Même les gardes de la ville avaient des uniformes propres et corrects. Chacun d’entre eux était en bonne forme physique et leur équipement bien entretenu. Le baron ressemblait plus à un soldat qu’à un noble, tout comme ses hommes semblaient être des vétérans.
“Une troisième vague ? Qu’est-ce qui vous fait penser qu’ils reviendront ?” Lith serra la main du baron. Sa prise était vigoureuse mais amicale. Le noble n’essayait pas de mettre Lith à l’épreuve.
“Après la deuxième, j’ai envoyé quelques éclaireurs suivre les survivants jusqu’au donjon. Ils sont nombreux et ils ont sacrément faim. Quand ils ont remarqué que leurs compagnons revenaient bredouilles, ils les ont tués et cuisinés sur place.”
“C’est une sacrée faim !” Lith était plus surpris par la volonté des éclaireurs de risquer leur cou. Jusqu’à présent, toutes les villes où il s’était rendu étaient pleines de gens qui se contentaient de pleurnicher et d’attendre son intervention.
“C’est exactement mon point de vue.” Wyalon acquiesça tout en offrant une monture à Lith. Il y avait un cheval pour chaque soldat, aucune diligence n’attendait le seigneur de la ville. Heureusement, Lith avait appris à monter à cheval pendant le camp d’entraînement.
“Les monstres ne peuvent pas pêcher et la plupart des animaux se sont enfuis lorsque les créatures sont apparues. Nous sommes la seule chose dont ils peuvent se nourrir à des kilomètres à la ronde.”
Avec si peu de pratique, il était un piètre cavalier, mais entre son physique et le cheval bien dressé, il n’eut aucun mal à atteindre le manoir du baron. C’était un manoir à deux étages, quelque chose que Lith aurait attendu d’un marchand, et non d’un seigneur de la ville.
Chaque étage était à peine aussi grand que la salle de bal d’Ernas. Seules des briques et un petit jardin séparaient le manoir des maisons environnantes, et il n’y en avait pas de plus luxueux.
“Seul un imbécile gaspillerait de l’argent pour se construire un château si toute la ville autour de lui brûle facilement”. Le baron Wyalon répondit à la question silencieuse de Lith.

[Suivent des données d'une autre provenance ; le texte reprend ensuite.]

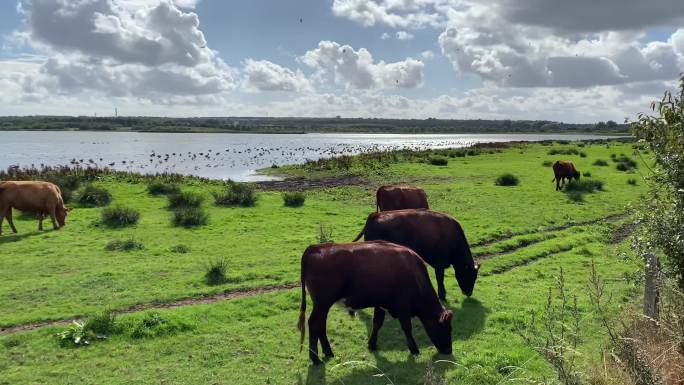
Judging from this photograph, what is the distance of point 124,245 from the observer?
1662cm

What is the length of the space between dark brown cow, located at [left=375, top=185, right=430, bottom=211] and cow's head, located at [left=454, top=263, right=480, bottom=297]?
18.1 feet

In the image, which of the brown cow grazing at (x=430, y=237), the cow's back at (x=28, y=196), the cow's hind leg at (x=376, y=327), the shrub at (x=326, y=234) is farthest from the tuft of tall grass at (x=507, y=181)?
the cow's hind leg at (x=376, y=327)

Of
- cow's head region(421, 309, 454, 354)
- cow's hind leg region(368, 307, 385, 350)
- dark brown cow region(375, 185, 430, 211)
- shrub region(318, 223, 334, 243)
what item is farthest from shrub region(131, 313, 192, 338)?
dark brown cow region(375, 185, 430, 211)

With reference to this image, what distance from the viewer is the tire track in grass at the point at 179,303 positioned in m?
9.95

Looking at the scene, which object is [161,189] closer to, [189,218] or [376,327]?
[189,218]

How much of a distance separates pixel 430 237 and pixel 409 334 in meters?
3.18

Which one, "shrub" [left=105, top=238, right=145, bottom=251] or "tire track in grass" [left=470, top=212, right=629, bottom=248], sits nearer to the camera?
"shrub" [left=105, top=238, right=145, bottom=251]

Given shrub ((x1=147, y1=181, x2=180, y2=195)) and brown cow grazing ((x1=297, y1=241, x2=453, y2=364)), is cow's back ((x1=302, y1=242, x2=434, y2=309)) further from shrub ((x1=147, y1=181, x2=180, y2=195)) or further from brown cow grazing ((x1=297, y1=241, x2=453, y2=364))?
shrub ((x1=147, y1=181, x2=180, y2=195))

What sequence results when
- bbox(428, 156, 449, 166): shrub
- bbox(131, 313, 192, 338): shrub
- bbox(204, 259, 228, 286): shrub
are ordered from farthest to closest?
bbox(428, 156, 449, 166): shrub → bbox(204, 259, 228, 286): shrub → bbox(131, 313, 192, 338): shrub

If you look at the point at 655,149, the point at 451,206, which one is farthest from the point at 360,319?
the point at 451,206

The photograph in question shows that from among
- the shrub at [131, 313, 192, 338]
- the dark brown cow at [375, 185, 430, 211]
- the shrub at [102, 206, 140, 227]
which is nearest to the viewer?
the shrub at [131, 313, 192, 338]

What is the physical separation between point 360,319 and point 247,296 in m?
3.00

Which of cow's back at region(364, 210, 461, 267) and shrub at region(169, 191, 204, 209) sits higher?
cow's back at region(364, 210, 461, 267)

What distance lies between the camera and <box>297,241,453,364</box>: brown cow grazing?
26.5 ft
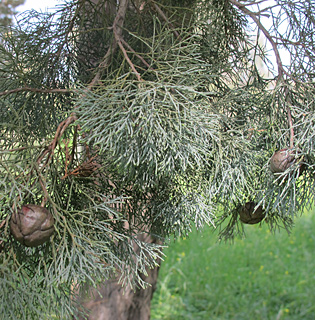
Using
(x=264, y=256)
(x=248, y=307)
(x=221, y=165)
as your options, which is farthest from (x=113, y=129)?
(x=264, y=256)

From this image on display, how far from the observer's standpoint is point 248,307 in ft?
12.4

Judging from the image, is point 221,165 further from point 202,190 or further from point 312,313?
point 312,313

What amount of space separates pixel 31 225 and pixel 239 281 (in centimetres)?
365

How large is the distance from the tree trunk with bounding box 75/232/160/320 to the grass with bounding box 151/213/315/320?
116 centimetres

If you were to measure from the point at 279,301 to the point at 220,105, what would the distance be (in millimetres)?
3195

“Je préfère dépenser l’or des taxes pour sécuriser l’ensemble de Jambel. Les gens qui ont un toit et un travail honnête ne se tournent pas vers le crime. De plus, ma femme et moi n’avons pas besoin de grand-chose. Vous avez faim ?”
“Oui. Puis-je être tout à fait honnête avec vous ?” Lith a franchi la porte d’entrée tandis qu’un majordome les accueillait chez lui. Le couloir faisait environ 20 mètres carrés, avec des murs et un sol recouverts de bois peint en blanc.

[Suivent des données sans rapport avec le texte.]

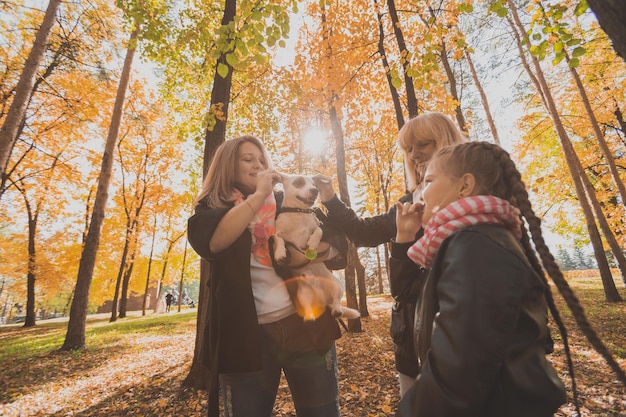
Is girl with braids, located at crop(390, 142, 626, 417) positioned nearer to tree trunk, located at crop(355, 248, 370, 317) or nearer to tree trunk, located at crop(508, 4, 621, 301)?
tree trunk, located at crop(355, 248, 370, 317)

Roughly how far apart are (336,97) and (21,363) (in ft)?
40.0

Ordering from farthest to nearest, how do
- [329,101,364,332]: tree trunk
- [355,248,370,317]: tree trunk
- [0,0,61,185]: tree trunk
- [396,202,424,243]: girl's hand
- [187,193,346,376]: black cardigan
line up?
[355,248,370,317]: tree trunk → [329,101,364,332]: tree trunk → [0,0,61,185]: tree trunk → [187,193,346,376]: black cardigan → [396,202,424,243]: girl's hand

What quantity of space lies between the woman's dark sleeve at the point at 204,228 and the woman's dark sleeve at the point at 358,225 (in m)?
0.93

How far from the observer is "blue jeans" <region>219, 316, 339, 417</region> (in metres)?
1.81

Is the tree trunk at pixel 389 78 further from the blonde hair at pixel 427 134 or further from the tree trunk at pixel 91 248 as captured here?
the tree trunk at pixel 91 248

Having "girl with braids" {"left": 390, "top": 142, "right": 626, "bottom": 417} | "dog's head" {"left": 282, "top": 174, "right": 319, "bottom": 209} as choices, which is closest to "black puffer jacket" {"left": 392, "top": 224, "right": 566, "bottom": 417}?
"girl with braids" {"left": 390, "top": 142, "right": 626, "bottom": 417}

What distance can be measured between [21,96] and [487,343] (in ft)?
29.5

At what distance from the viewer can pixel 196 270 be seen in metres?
30.5

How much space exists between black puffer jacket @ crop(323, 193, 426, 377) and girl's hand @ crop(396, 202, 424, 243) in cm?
23

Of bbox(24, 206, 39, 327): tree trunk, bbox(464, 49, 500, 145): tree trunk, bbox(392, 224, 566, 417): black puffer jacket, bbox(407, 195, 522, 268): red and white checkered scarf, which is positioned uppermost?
bbox(464, 49, 500, 145): tree trunk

Il y avait une armoire pour les vêtements et une petite cheminée au-dessus de laquelle se trouvait une série de cintres pour faire sécher les manteaux trempés par la neige. Un tapis moelleux menait aux autres pièces, recouvrant la majeure partie du sol et gardant la maison au chaud.

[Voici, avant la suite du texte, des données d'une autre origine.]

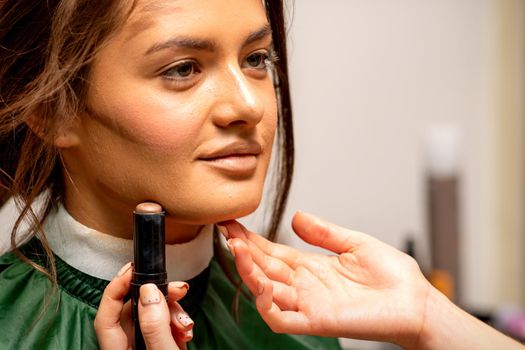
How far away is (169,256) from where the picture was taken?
38.7 inches

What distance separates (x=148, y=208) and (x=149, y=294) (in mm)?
88

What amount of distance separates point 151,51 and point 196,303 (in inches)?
13.2

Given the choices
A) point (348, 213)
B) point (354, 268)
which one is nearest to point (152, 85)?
point (354, 268)

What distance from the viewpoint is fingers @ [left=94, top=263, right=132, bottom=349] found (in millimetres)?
844

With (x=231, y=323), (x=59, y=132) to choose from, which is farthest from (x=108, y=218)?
(x=231, y=323)

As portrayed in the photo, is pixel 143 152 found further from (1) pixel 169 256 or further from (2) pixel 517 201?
(2) pixel 517 201

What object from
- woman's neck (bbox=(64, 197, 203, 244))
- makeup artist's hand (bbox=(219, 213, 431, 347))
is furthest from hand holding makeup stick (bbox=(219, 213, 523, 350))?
woman's neck (bbox=(64, 197, 203, 244))

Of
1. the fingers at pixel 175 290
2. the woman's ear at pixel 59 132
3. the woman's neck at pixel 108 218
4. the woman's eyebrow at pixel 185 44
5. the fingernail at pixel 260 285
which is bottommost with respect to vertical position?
the fingernail at pixel 260 285

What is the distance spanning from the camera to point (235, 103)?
0.89 meters

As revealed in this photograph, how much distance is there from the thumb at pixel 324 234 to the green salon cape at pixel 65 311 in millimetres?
134

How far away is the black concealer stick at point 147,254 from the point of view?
82 centimetres

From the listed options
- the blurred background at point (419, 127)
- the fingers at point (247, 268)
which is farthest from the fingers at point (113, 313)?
the blurred background at point (419, 127)

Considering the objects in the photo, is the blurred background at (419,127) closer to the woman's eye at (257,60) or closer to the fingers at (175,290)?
the woman's eye at (257,60)

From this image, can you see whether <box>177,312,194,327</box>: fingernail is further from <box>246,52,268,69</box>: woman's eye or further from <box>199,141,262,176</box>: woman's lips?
<box>246,52,268,69</box>: woman's eye
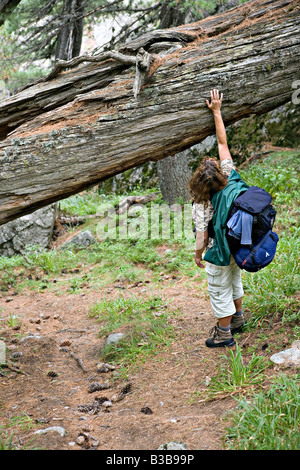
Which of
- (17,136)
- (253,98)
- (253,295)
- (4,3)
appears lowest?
(253,295)

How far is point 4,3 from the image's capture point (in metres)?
4.43

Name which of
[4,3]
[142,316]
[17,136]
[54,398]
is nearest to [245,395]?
[54,398]

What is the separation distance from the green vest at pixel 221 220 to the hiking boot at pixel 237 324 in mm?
955

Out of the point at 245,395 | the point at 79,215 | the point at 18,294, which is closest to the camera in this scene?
the point at 245,395

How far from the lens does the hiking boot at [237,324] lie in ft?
15.3

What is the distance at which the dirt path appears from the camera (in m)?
3.25

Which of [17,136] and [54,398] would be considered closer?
[54,398]

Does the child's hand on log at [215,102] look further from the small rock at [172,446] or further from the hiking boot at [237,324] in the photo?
the small rock at [172,446]

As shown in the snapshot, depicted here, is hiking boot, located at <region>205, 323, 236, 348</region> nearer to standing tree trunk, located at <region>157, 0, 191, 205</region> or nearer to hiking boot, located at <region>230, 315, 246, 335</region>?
hiking boot, located at <region>230, 315, 246, 335</region>

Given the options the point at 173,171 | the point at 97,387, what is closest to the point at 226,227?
the point at 97,387

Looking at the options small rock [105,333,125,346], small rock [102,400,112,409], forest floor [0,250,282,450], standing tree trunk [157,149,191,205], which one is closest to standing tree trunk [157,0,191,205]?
standing tree trunk [157,149,191,205]

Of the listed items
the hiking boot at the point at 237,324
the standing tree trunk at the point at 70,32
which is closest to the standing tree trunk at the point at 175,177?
the standing tree trunk at the point at 70,32
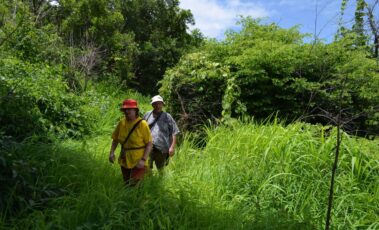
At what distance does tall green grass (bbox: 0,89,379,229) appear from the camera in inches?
138

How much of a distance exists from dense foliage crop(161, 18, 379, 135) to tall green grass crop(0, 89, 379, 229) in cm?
202

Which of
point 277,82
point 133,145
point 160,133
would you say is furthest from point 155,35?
point 133,145

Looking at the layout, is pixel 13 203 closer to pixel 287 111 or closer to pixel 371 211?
pixel 371 211

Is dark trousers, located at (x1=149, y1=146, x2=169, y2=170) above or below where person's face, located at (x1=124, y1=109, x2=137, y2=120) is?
below

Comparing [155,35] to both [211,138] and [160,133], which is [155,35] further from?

“Absolument . Vous êtes sur le point de risquer votre vie pour mon peuple et ma ville est assiégée. Je préférerais de loin que nous abandonnions les formalités plutôt que de perdre notre temps avec de belles paroles.”
Le majordome prit le manteau du baron tandis que le noble s’asseyait sur l’une des chaises près de la porte pour enlever ses bottes sales et les remplacer par des propres. Lith métamorphosa ses vêtements pour montrer à l’homme qu’il n’avait pas besoin de son aide, ce qui le fit tressaillir de surprise.
Les meubles de chaque pièce étaient faits de matériaux de haute qualité, mais leur design n’était pas ostentatoire.
“Ce n’est pas le genre d’hospitalité auquel je m’attendais. J’ai entendu des choses sur Jambel. Des choses désagréables.” Lith prit note mentalement de tout.
La maison du baron n’était pas géniale, mais c’était définitivement une maison. Elle était chaude et confortable. Chacune de ses pièces était habitée, et pas seulement conçue pour impressionner les invités. C’était comme ce qu’il voulait que soit sa propre maison.
“Elles sont toutes vraies.” Le baron dit avec un sourire suffisant.
“Nous n’avons guère de patience pour les étrangers qui viennent chez nous et s’attendent à être servis comme des seigneurs. Nous ne nous inclinons devant personne en raison de sa richesse, de son statut ou de son rang. Alors, rassurez-vous, ici, vous n’avez que des amis.”